Bu hareketin amacı 40-50 yıl gibi uzun yıllar içinde değişmiş, şimdi adı bir terör örgütü, “FETÖ” olmuştu. Siyasal iktidar bundan sonra onları terör örgütü olarak görerek mücadeleyi artırmıştı. Herkes kendi yaşadığı yıllara göre bu harekete bakmış, öyle değerlendirmiş olduğundan bu yeni ismi uzun zaman kabul edememişti. Evet burada her kesimin, kendi yanılgıları yatıyordu. Yıllarca bu hareketin içinde bulunan bazıları kopmaya başladı bazıları hala devam ettiler. Kafalar karışıktı. O cemaatten nemalanan kim yanıldığını kolayca itiraf edip kabullenebildi? Kim gururunu kırıp, “evet ben de yanıldım” diyebildi? Hatta hiçbir menfaati olmayanlar varsa eğer, ben yanıldım diyebildiler mi?

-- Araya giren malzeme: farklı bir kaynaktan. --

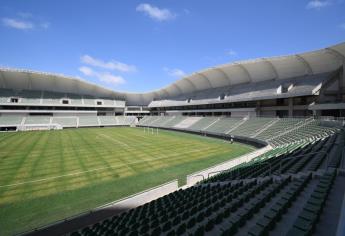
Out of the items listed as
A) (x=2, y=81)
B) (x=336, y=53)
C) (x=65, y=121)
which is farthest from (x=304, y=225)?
(x=2, y=81)

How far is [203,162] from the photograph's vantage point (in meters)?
19.8

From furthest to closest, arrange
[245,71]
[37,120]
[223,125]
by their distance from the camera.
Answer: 1. [37,120]
2. [245,71]
3. [223,125]

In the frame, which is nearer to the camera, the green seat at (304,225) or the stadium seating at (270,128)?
the green seat at (304,225)

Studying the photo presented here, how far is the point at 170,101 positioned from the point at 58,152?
152ft

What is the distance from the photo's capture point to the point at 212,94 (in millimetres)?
52125

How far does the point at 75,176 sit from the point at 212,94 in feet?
134

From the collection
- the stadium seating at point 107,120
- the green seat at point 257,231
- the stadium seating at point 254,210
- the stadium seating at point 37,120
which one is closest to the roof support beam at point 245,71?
the stadium seating at point 254,210

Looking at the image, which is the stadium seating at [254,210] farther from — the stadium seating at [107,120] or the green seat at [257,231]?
the stadium seating at [107,120]

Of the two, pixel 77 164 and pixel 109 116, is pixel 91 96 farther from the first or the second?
pixel 77 164

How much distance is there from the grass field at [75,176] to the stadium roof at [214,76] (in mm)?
16460

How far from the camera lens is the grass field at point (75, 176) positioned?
1082 centimetres

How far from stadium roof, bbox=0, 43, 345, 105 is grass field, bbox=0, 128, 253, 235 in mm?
16460

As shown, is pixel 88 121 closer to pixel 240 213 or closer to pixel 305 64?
pixel 305 64

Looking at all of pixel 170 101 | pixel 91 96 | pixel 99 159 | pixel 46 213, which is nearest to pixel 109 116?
pixel 91 96
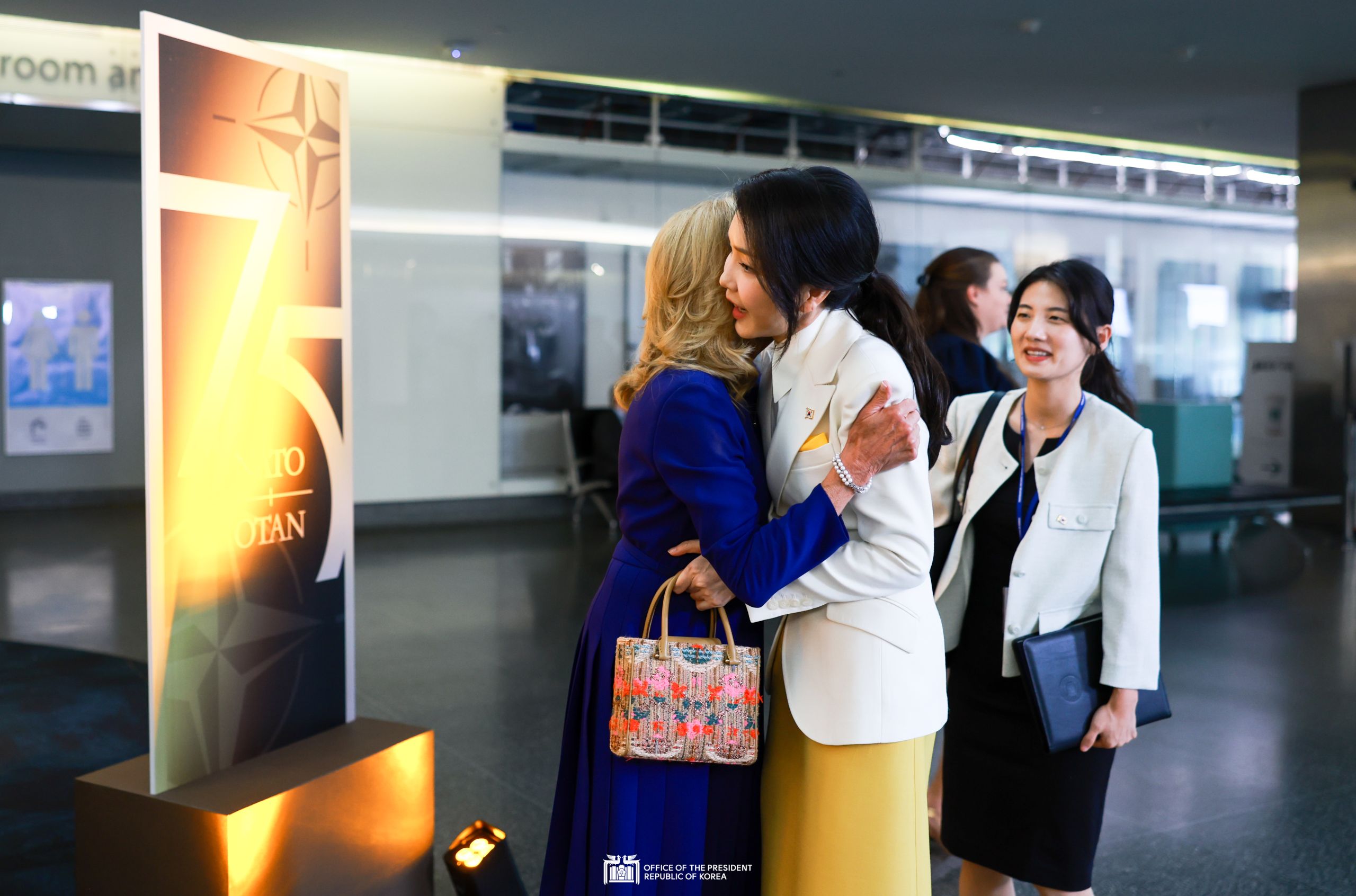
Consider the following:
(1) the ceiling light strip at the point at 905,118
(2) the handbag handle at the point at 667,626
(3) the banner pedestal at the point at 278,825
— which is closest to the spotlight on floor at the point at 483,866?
(3) the banner pedestal at the point at 278,825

Siyasal iktidar bundan sonra onları terör örgütü olarak görerek mücadeleyi artırmıştı. En son ülkemiz 15 Temmuz da 2016 FETÖ tarafından organize edilen başarısız bir darbe girişimi yaşadı. Cumhurbaşkanının halkı sokağa çağırması, ihtilalcilere karşı koymalarını ve milli iradeye sahip çıkmalarını istemesiyle de halk, parti gözetmeksizin buna karşılık verdi, ölümü göze alarak sokaklara çıktı. Uçaklardan, helikopterlerden atılan mermilerden şehit oldu, gazi oldu, kimisi tankların altına yattı kimisi de tankların üstüne çıktı. Bu milletin 237 evladı şehit, 2191 evladı da gazilik mertebesine ulaştı.

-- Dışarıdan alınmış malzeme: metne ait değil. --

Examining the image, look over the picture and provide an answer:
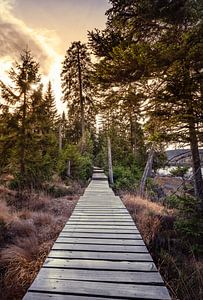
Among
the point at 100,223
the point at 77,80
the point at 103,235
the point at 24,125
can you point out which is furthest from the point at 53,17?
the point at 77,80

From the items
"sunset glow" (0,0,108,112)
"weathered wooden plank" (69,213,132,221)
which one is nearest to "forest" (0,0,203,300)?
"weathered wooden plank" (69,213,132,221)

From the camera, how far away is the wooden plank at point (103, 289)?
206 centimetres

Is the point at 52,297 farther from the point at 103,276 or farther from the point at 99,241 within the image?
the point at 99,241

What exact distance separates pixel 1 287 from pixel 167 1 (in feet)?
24.3

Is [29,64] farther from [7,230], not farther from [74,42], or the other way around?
[74,42]

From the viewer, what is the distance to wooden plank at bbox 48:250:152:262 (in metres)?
2.94

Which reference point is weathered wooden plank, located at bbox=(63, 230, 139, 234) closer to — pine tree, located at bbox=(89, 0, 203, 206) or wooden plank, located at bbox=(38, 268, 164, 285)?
wooden plank, located at bbox=(38, 268, 164, 285)

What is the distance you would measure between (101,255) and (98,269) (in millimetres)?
452

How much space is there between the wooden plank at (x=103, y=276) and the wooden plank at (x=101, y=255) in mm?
398

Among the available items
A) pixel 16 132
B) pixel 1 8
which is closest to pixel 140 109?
pixel 1 8

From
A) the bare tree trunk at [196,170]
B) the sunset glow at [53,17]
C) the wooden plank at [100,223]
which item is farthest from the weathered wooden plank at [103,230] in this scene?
the sunset glow at [53,17]

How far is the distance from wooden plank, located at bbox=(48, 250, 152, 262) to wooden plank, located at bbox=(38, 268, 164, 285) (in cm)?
40

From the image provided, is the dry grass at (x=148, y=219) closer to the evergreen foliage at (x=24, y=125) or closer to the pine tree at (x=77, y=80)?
the evergreen foliage at (x=24, y=125)

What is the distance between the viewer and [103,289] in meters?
2.16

Darbe teşebbüsün ardından 4 ay gibi bir zaman geçti, şifreli haberleşme ağları ele geçti, birçok itiraf oldu, örgüt çözüldü, abiler ablalardan bir kısmı yurt dışına kaçtı. Binlerce kişi kamudan atıldı, darbeye katılan asker, polis ile onları maddi olarak destekleyen işverenler tutuklandı. Her gün yenileri bu konvoya ekleniyor.

Siyaseten ve hukuken ciddi adımlar atılması gerekirken, 15 Temmuz öncesinde maalesef atılamamıştı. 15 Temmuzda ortaya çıktı ki onlara hüsnü zanla bakan herkes yanılmıştı. Herkesin bugüne gelmekte suçu vardı, kiminin az, kiminin çok. Ama bunu ölçmeye kalkışmanın hiç faydası yok. Evet yanıldık deyip artık ileriye bakalım.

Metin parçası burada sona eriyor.